The original painting shows Judas betraying Jesus and has been dated from around 1460. It would have originally hung in all its splendour and glory in a prominent position in a church. At the time when the Protestant Reformation started, many churches and works of art where either defaced or destroyed particularly one like this.
This painting, however seems to have survived by possibly the original owner, or someone within the church, turning it round and painting the ten commandments on the back, hiding its original meaning.
It is estimated that during this period some 90 percent of Britain’s religious art was destroyed in the 150 years after the reformation.
This painting would have been at great risk from devout Catholics, who would have defaced or destroyed this work of art as they hated the figure of Judas.

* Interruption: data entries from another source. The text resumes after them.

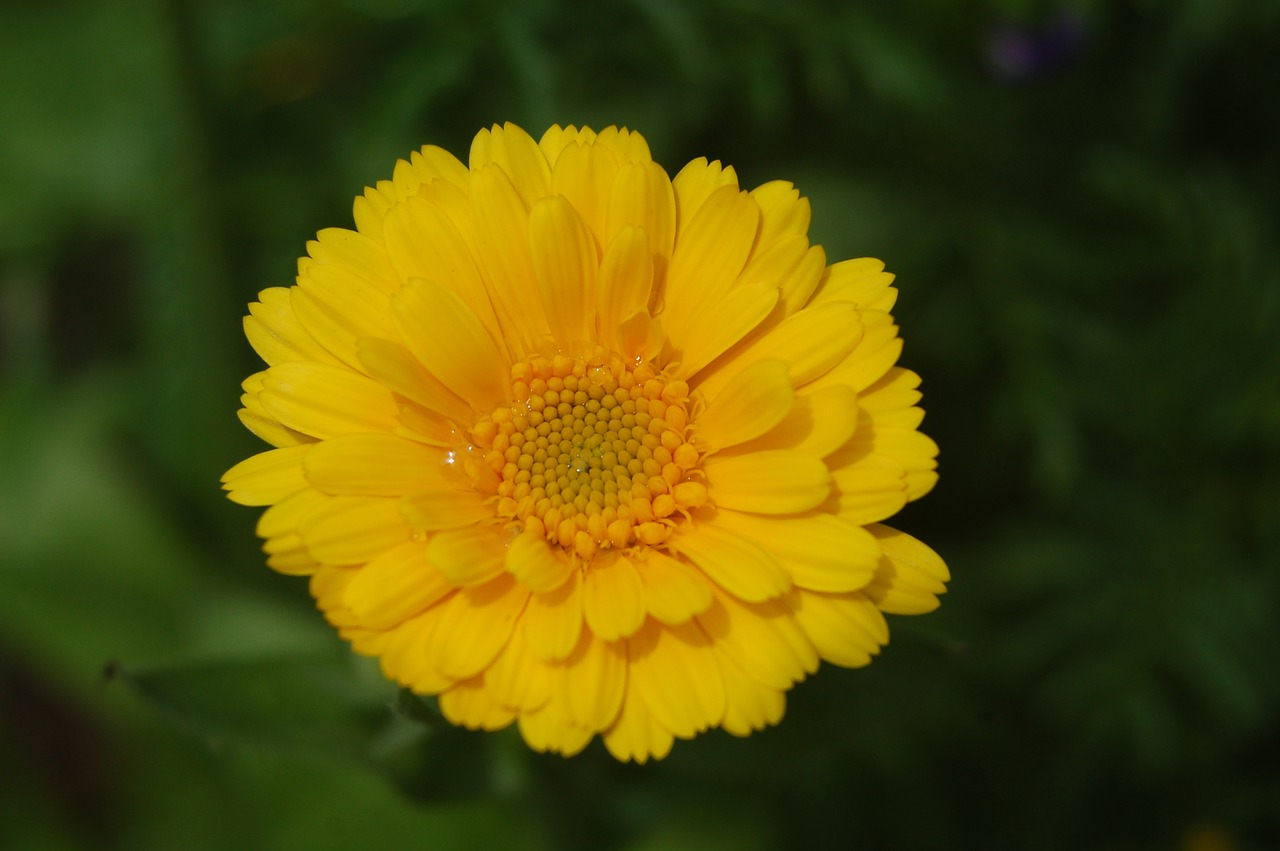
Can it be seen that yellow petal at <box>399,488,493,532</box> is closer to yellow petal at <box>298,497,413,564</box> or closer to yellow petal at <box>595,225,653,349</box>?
yellow petal at <box>298,497,413,564</box>

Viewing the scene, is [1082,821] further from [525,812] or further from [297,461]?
[297,461]

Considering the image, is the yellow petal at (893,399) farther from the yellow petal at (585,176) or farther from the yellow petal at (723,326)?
the yellow petal at (585,176)

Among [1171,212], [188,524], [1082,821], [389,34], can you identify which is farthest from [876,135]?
[188,524]

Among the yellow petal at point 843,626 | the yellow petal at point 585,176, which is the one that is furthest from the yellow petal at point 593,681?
the yellow petal at point 585,176

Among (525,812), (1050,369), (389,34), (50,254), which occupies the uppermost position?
(389,34)

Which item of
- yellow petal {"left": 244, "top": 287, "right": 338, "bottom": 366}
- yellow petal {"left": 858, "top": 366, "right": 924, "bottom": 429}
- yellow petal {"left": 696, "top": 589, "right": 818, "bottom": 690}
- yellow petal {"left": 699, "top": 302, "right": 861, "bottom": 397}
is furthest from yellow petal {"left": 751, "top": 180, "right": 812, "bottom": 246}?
yellow petal {"left": 244, "top": 287, "right": 338, "bottom": 366}
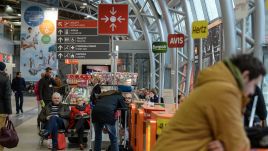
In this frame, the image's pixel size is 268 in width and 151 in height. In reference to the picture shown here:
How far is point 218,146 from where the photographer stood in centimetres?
243

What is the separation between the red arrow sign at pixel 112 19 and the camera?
1120 centimetres

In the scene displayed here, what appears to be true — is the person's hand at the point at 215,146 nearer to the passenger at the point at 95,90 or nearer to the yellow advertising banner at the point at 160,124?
the yellow advertising banner at the point at 160,124

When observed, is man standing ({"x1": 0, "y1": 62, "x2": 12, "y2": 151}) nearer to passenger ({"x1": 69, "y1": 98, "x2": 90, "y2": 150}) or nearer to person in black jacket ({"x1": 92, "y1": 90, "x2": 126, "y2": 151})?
person in black jacket ({"x1": 92, "y1": 90, "x2": 126, "y2": 151})

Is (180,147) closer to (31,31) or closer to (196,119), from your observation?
(196,119)

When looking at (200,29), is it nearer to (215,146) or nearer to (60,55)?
Result: (215,146)

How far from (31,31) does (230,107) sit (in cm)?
2619

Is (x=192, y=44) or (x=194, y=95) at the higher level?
(x=192, y=44)

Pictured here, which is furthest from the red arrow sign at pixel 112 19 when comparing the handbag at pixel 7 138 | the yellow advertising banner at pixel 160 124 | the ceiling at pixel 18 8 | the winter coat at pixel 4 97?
the ceiling at pixel 18 8

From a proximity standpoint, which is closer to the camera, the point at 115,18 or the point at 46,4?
the point at 115,18

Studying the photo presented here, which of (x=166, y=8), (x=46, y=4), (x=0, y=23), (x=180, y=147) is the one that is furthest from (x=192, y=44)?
(x=0, y=23)

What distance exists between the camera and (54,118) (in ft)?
29.3

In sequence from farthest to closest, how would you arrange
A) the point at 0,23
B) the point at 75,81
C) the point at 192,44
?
the point at 0,23, the point at 192,44, the point at 75,81

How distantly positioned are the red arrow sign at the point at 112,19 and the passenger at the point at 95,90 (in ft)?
5.99

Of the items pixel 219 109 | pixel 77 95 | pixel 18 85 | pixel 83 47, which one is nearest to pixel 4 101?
pixel 77 95
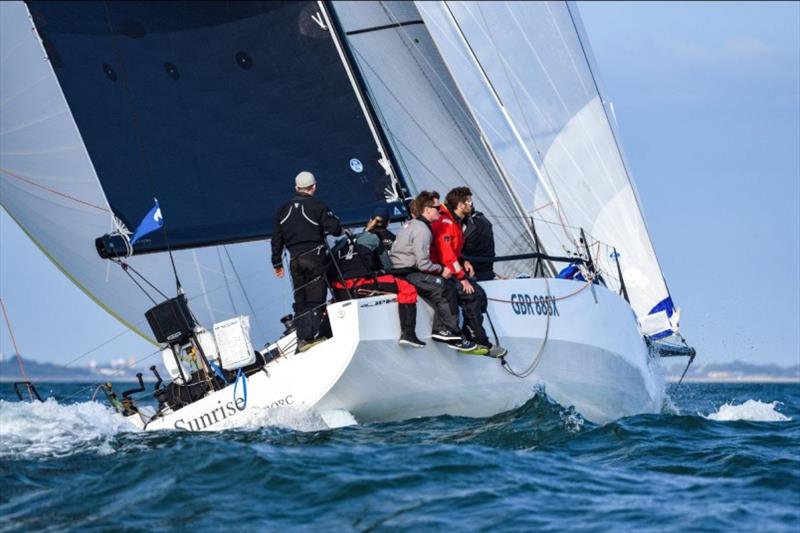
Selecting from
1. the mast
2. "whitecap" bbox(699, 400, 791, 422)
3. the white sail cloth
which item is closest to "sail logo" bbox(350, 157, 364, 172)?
the mast

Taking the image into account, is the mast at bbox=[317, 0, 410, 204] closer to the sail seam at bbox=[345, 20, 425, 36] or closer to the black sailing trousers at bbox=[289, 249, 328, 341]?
the sail seam at bbox=[345, 20, 425, 36]

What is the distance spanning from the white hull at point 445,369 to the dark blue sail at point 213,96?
5.65 feet

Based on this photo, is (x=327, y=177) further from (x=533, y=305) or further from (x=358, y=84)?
(x=533, y=305)

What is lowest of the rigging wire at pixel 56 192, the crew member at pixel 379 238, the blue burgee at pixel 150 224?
the crew member at pixel 379 238

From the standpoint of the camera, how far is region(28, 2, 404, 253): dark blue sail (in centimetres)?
1034

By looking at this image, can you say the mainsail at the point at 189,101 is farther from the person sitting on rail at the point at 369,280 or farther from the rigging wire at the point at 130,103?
the person sitting on rail at the point at 369,280

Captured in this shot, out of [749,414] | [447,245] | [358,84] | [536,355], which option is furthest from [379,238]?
[749,414]

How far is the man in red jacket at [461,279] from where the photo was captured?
8664 mm

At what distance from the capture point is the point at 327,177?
10.4m

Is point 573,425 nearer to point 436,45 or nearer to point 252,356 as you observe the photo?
point 252,356

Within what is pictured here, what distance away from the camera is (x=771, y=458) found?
8.01m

Conservationists at the Hamilton Kerr Institute, have restored the artwork to its former glory using the latest technology. They described it as one of the rarest artworks of its type. It is named “The Kiss of Judas.” The institute said that when the panel arrived it had a considerable layer of dirt, bat faeces land layers of discoloured varnish.
Now restored to its former glory it has been purchased by the Fitzwilliam Museum in Cambridge and is on display in their Rothschild’s Gallery of Medieval Art.